A rare but potentially life-threatening vascular condition affecting the liver's drainage system is no longer an absolute barrier to pregnancy, thanks to evolving therapeutic approaches that have transformed maternal and fetal outcomes over the past decade. Women diagnosed with Budd-Chiari syndrome—where blood clots block the hepatic veins draining the liver—historically faced strict pregnancy contraindications due to catastrophic risks including liver failure and maternal death.
Clinical advances now enable careful pregnancy management through multiple intervention pathways. Anticoagulation therapy forms the therapeutic foundation, preventing clot progression during pregnancy's naturally hypercoagulable state. When medical therapy proves insufficient, specialized radiological procedures including hepatic vein stenting and transjugular intrahepatic portosystemic shunts can restore liver drainage, though radiation exposure requires careful dose optimization. For cases progressing to acute liver failure, liver transplantation remains viable, achieving favorable maternal survival despite suboptimal fetal outcomes.
This therapeutic evolution reflects broader improvements in managing rare thrombotic disorders during pregnancy, where individualized risk stratification has replaced blanket contraindications.
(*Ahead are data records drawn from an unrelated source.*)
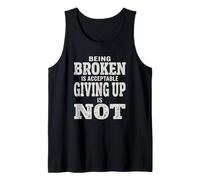 Quote Men Women Being Broken is Acceptable Giving Up is Not Tank Top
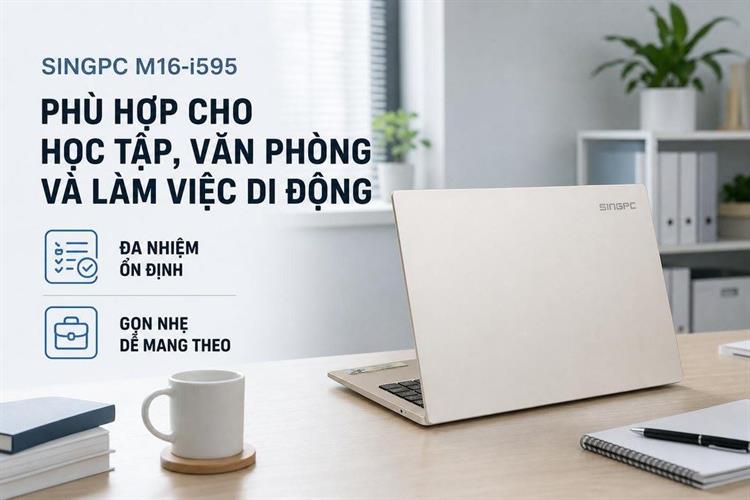 Chi tiết tính năng Laptop SingPC M16-i595 (i5 1235U, 16GB, 512GB, WUXGA, Win11 Pro)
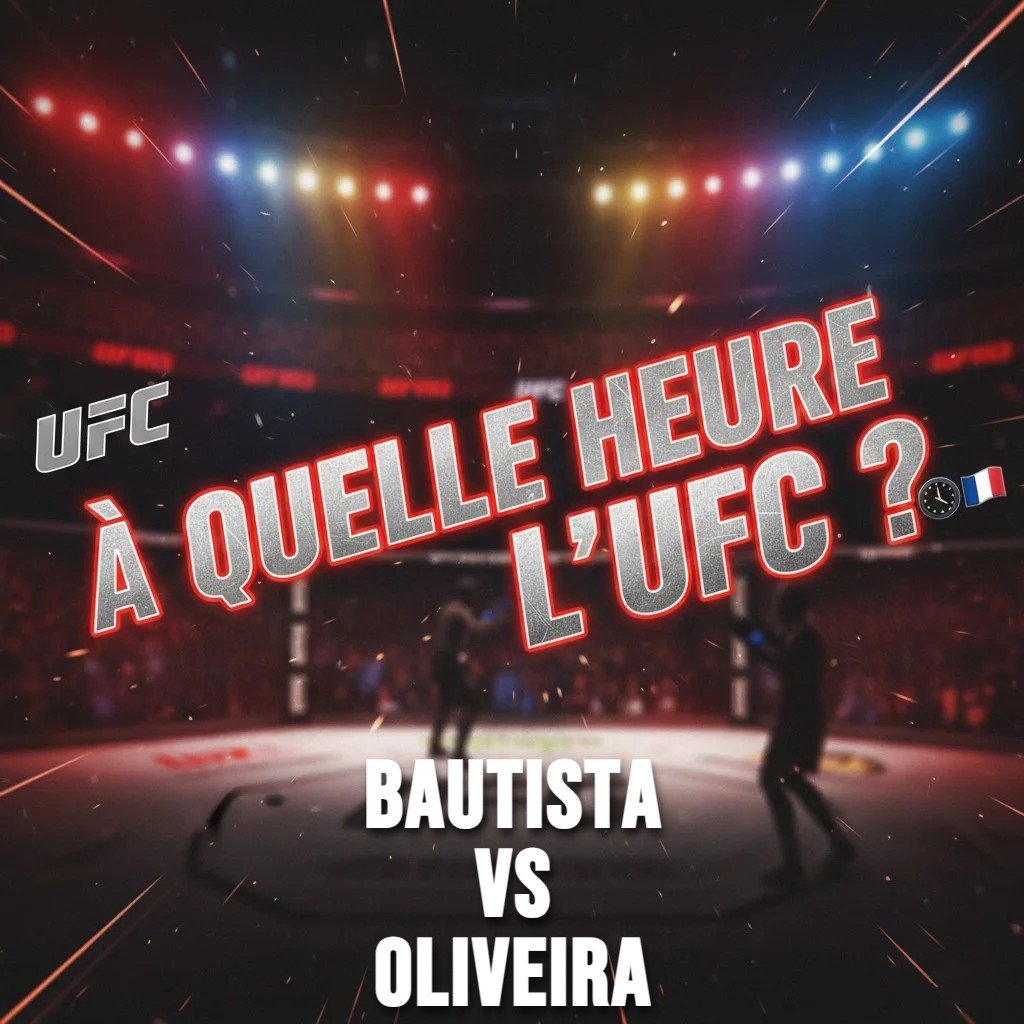 À quelle heure UFC Bautista vs Oliveira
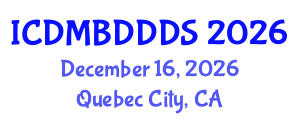 International Conference on Data Mining, Big Data, Database and Data System (ICDMBDDDS) December 16, 2026 - Quebec City, Canada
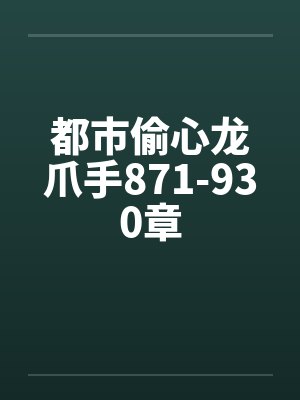 都市偷心龙爪手871-930章笔趣阁无弹窗封面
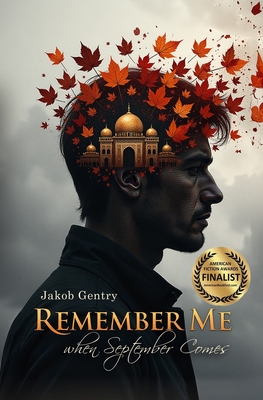 Remember Me when September Comes: A Short Novel Set During Operation Iraqi Freedom - Jakob Gentry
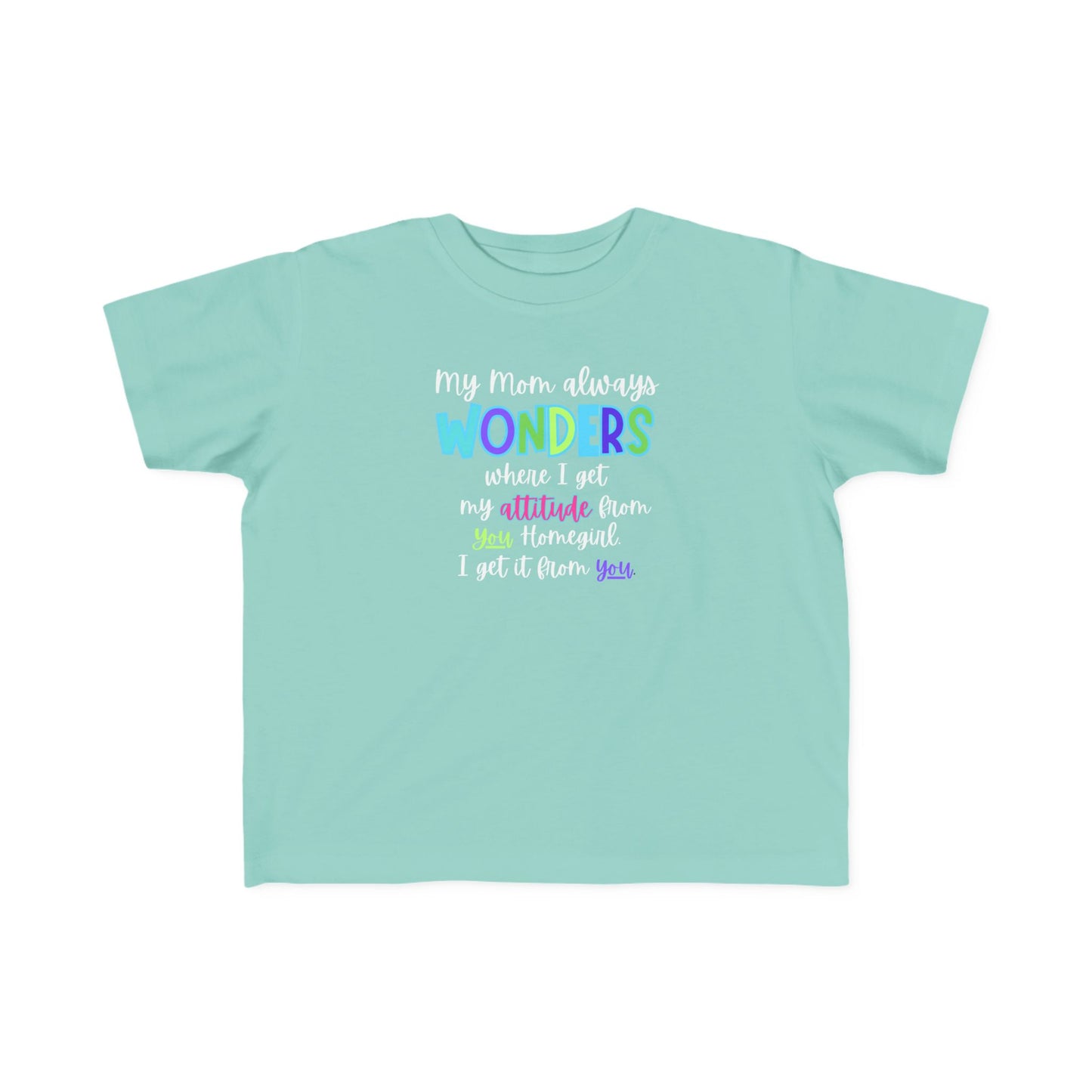 Toddler Tee with Cute Quote - Perfect for Playtime, Gifts, Birthdays, Family Gatherings, Mommy and Me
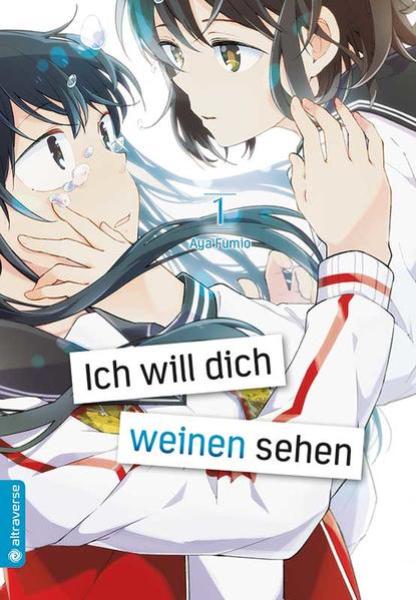Manga: Ich will dich weinen sehen 01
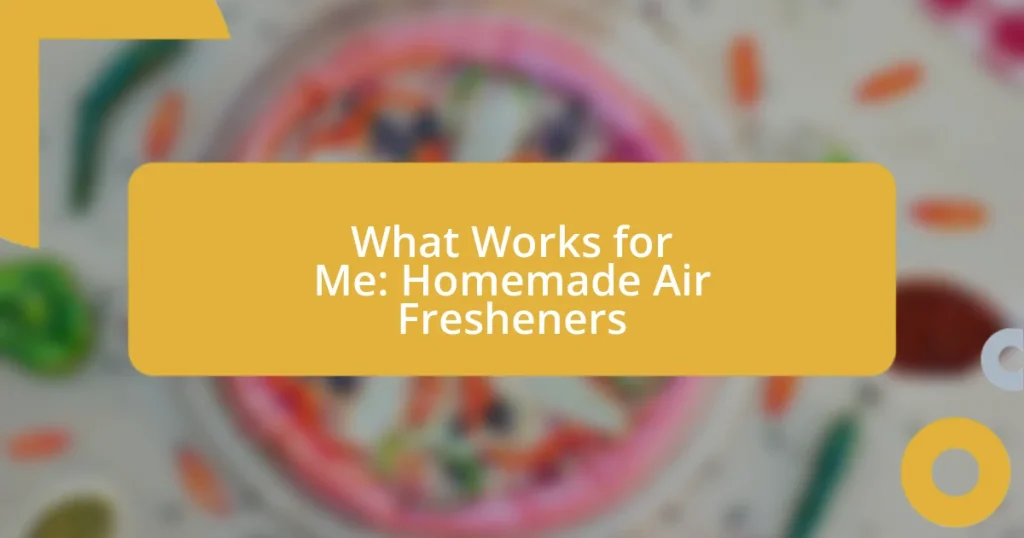 What Works for Me: Homemade Air Fresheners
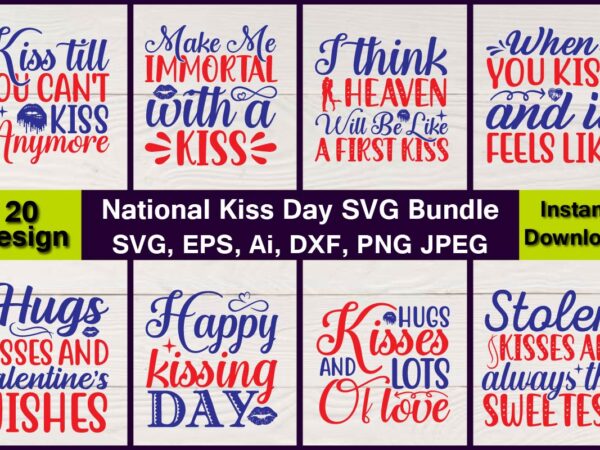 Kissing day vector t-shirt best sell bundle design, kissing svg,national kissing svg,national kissing day svg,kissing svg bundle,kissing lips bundle svg, sexy lips vector files,procreate, kiss digital download vinyl decal,kissing t-shirt,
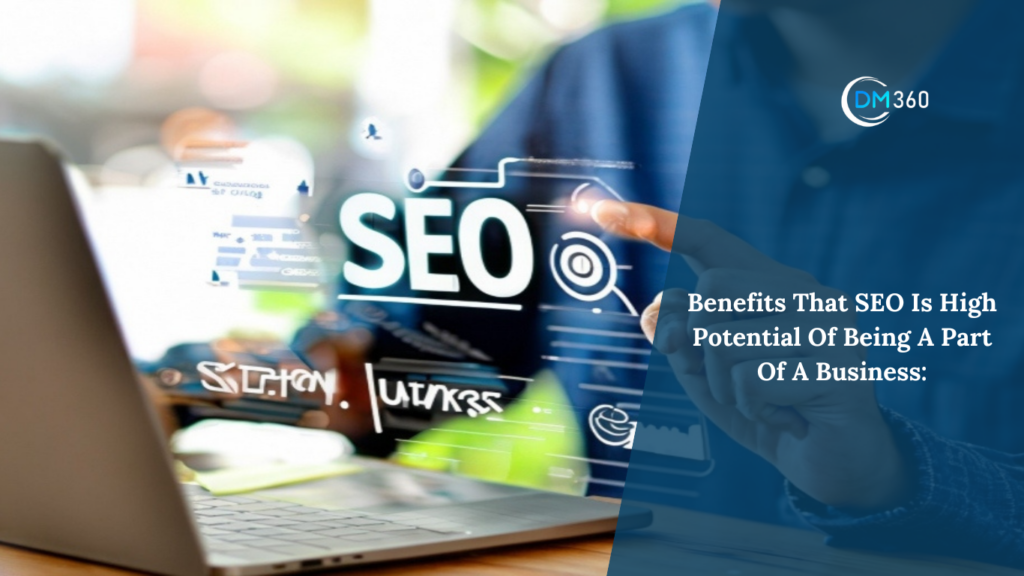Benefits That SEO Is High Potential Of Being A Part Of A Business:
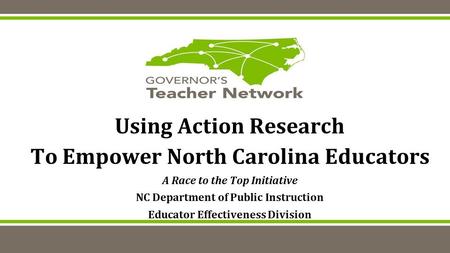 Using Action Research To Empower North Carolina Educators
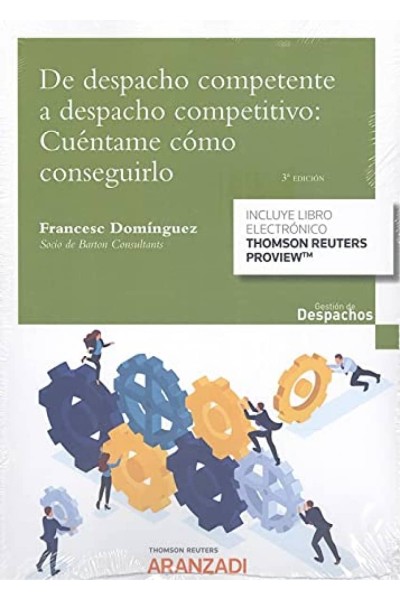 DE DESPACHO COMPETENTE A DESPACHO COMPETITIVO: CUÉNTAME CÓMO CONSEGUIRLO
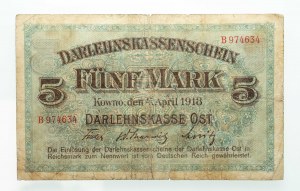 Banknotes of the German occupation authorities 1916-1918, Darlehnskasse Ost Kaunas, 5 marks 4.04.1918, series B.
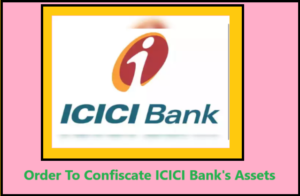 Order To Confiscate ICICI Bank's Assets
The syndrome's diagnostic challenge—often masquerading as pregnancy-specific liver conditions like HELLP syndrome or acute fatty liver—underscores the critical importance of specialized hepatology expertise in pregnancy care. While outcomes have dramatically improved, successful management still requires preconceptional optimization, including thrombophilia screening and baseline liver function assessment. These developments represent a paradigm shift from pregnancy prohibition to carefully orchestrated multidisciplinary management, offering hope to women with this complex vascular condition who desire pregnancy while acknowledging the continued need for high-risk obstetric and hepatology expertise.